Mandats à l'Assemblée nationale ou à la Chambre des députés

Régime politique
Révolution
Législature
Assemblée nationale législative
Mandat
Du 3 septembre 1791 au 20 septembre 1792
Département
Gers
Groupe
Majorité réformatrice
Régime politique
Révolution
Législature
Convention nationale
Mandat
Du 3 septembre 1792 au 26 octobre 1795
Département
Gers
Groupe
Girondins
Régime politique
Révolution
Législature
Conseil des Cinq-Cents
Mandat
Du 14 octobre 1795 au 20 mai 1798
Département
Gers
Groupe
Droite

Biographies

Biographie extraite du dictionnaire des parlementaires français de 1789 à 1889 (Adolphe Robert et Gaston Cougny)

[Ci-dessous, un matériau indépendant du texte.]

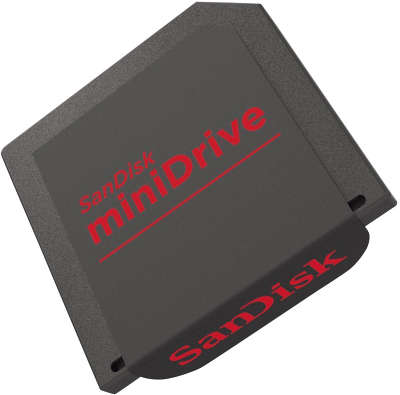 Карта памяти 64 Гб Micro SDXC SanDisk с адаптером для MacBook Air 13" [SDMDQU-064G-G46]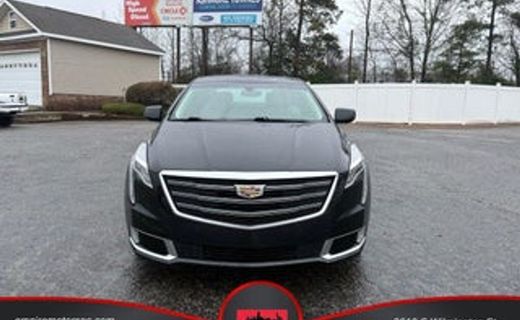2017 Cadillac XTS Luxury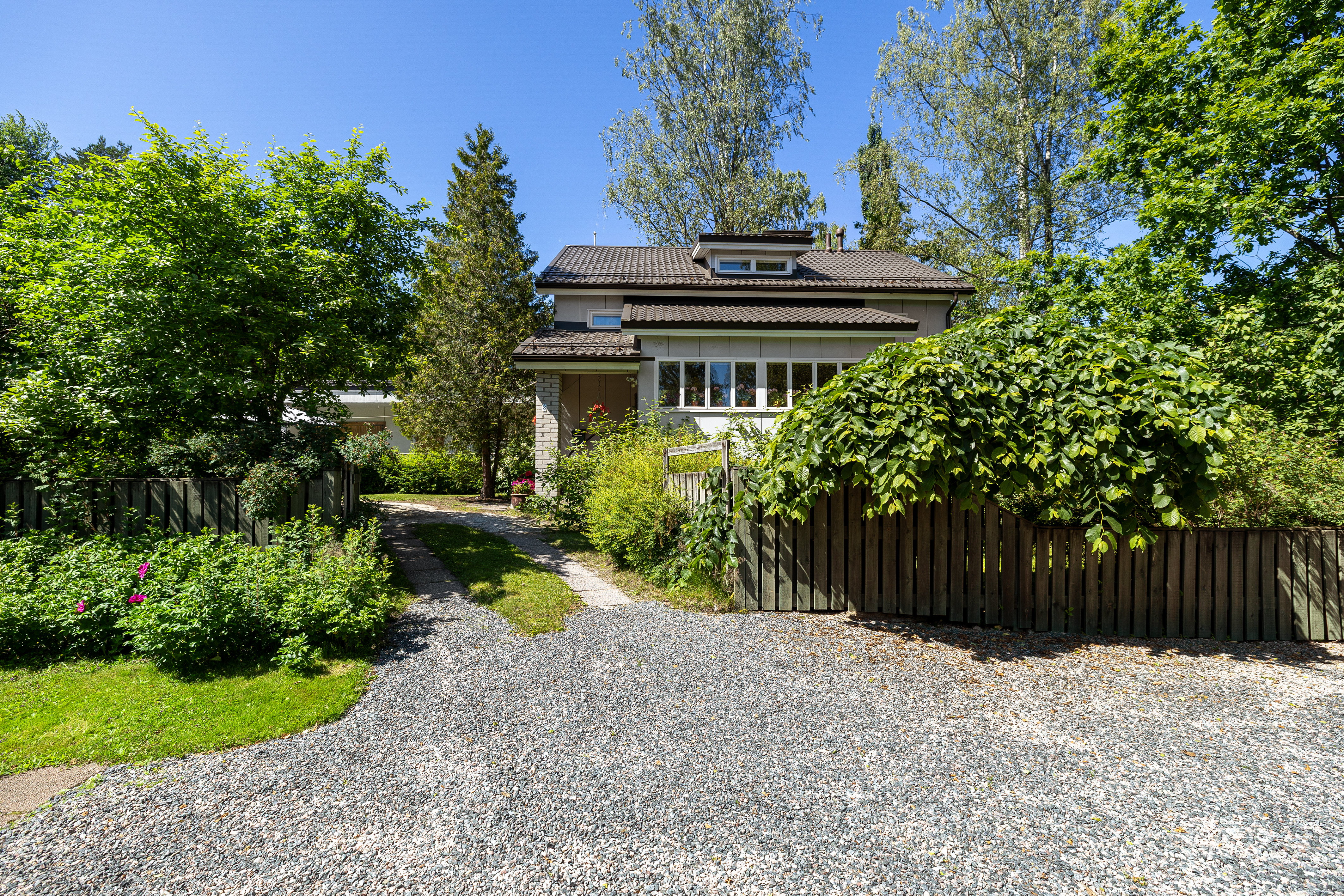 Vetehisentie 8, Kaleva, Kerava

député à l'Assemblée législative de 1791, membre de la Convention, et député au Conseil des Cinq-Cents, né à Miramont (Gers) le 22 octobre 1746, mort à Barran (Gers) le 16 janvier 1827, était homme de loi dans cette dernière localité avant la Révolution. Il devint président du tribunal d'Auch, et fut élu, le 3 septembre 1791, le 2e sur 9, par 135 voix (142 votants) député du Gers à l'Assemblée législative; il fit partie de la majorité et dénonça l'incivisme du président du département des Bouches-du-Rhône. Réélu, le 3 septembre 1792, par le même département, membre de la Convention, le 1er sur 9, avec 428 voix (528 votants), il se prononça en ces termes dans le procès du roi: « L'Assemblée, dit-il au 3e appel nominal, a déclaré hier, à l'unanimité, que Louis est convaincu d'avoir conspiré contre l'Etat; j'opine pour la mort. » Cependant, il se rapprocha des Girondins, devint suspect à la Montagne, et fut décrété d'arrestation, sur la dénonciation de Chabot, qui donna lecture à la tribune d'une lettre de Laplaigne, hostile aux événements des 31 mai, 1er et 2 juin. Laplaigne, arrêté, réussit à s'évader le 7 octobre 1793, et fut mis hors la loi par la Convention. Plus tard, la réaction thermidorienne le rappela à l'assemblée (18 frimaire an III). Le Gers le renvoya siéger au Conseil des Cinq-Cents, le 22 vendémiaire an IV, par 173 voix (288 votants), en même temps qu'il obtenait également la majorité dans les Hautes-Pyrénées. Il siégea jusqu'en l'an VIII dans cette assemblée, dont il fut secrétaire, et fut de nouveau nommé, après le coup d'Etat de brumaire, président du tribunal d'Auch (4 prairial an VIII).